Kırdılar, yediler, tahrip ettiler: Ayasofya'nın bir kapısı daha kırıldı

Müze statüsünden çıkarılarak ibadete açılan Ayasofya'nın ana kapısı olmak üzere zarar görmeye devam ediyor. Daha önce kapısı yenen Ayasofya'nın bu sefer bir başka kapısının kırıldığı ortaya çıktı.

Haber Merkezi

Müze statüsünden çıkarılarak camiye dönüştürülmesinden sonra tahribat haberleriyle gündeme gelen Ayasofya'da yeni bir hasar ortaya çıktı. 

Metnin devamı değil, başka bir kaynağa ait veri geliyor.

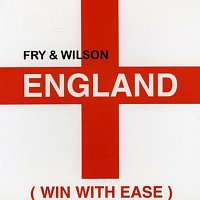 Fry & Wilson – England (Win With Ease)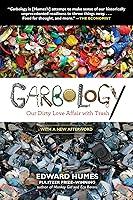 Algopix Similar Product 7 - Garbology Our Dirty Love Affair with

Gazete Duvar'dan Ferhat Yaşar'ın haberine göre; "Ayasofya-i Kebir Cami-i Şerifi" ismi verilerek 24 Temmuz 2020 tarihinde ibadete açılan yapının başta ana kapısı olmak üzere birçok yerine zarar verildi. Son olarak bir başka kapısının daha kırıldığı ortaya çıktı.

Davaya konu olan olay bugün İstanbul 12’inci Asliye Ceza Mahkemesi’nde görüldü. İstanbul Vakıflar Birinci Bölge Müdürlüğü ve Ayasofya Camii Sorumlu Müdürü Tuncay Ramazan, kameralarda inceleme yaptıklarını, kapıyı kıranın Atif Kasar olduğunun tespit edildiğini bildirdi. Kasar hakkında kurum adına şikayetçi olundu.

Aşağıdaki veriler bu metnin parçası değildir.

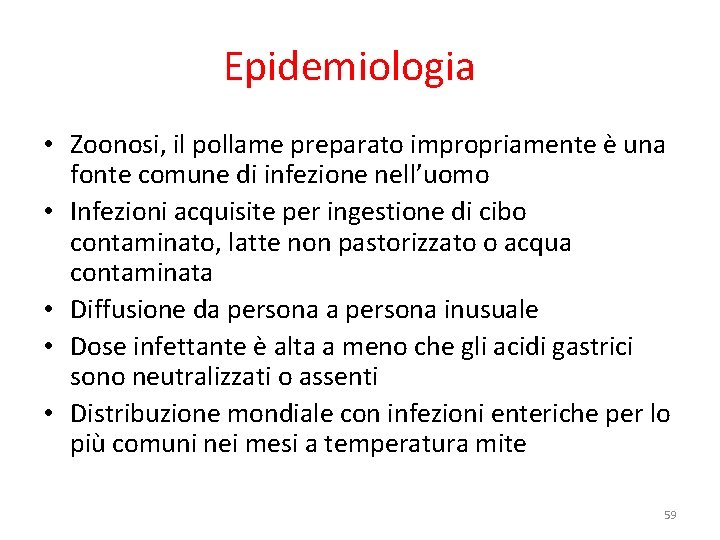 Epidemiologia • Zoonosi, il pollame preparato impropriamente è una fonte comune di infezione nell’uomo Epidemiologia • Zoonosi, il pollame preparato impropriamente è una fonte comune di infezione nell’uomo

'Devriye atarken kapının kırık olduğunu fark ettim'

Kapının kırıldığı gece nöbet tutan güvenlik görevlisi Turgay Benek, mahkemede tanık olarak dinlendi. Benek, şunları söyledi:

“O gün çalışıyordum. Sabaha karşı devriye atarken kapının kırık olduğunu fark ettim. Kameradaki arkadaşlara durumu bildirdim. Sabah namazında 05.29’dan sonra yasak kapıya geçip, kapıyı kırdı. Kırdıktan sonra yukarıya çıktı. Üst katlarda biraz gezindi. Köşede biraz yattı. Sabah 08.00’da çıkıp gitti.”

'Sadece ittirdim'

Kapıyı kırdığı öne sürülen Atif Kasar hakkında “Kamu malına zarar verme, ibadethanelere ve mezarlıklara zarar verme” suçlamalarıyla dava açıldı.

Sanık Kasar ise kapının kırılmasına ilişkin, “Kırmadım. Sadece ittirdim. Zincirler vardı. O kapı insan gücüyle kırılacak bir kapı değil” şeklinde savunma yaptı.

Mahkeme, kırılan kapının bir kültür varlığı olup olmadığının araştırılması ve maliyetinin tespit edilmesi için bilirkişi araştırmasına karar verdi.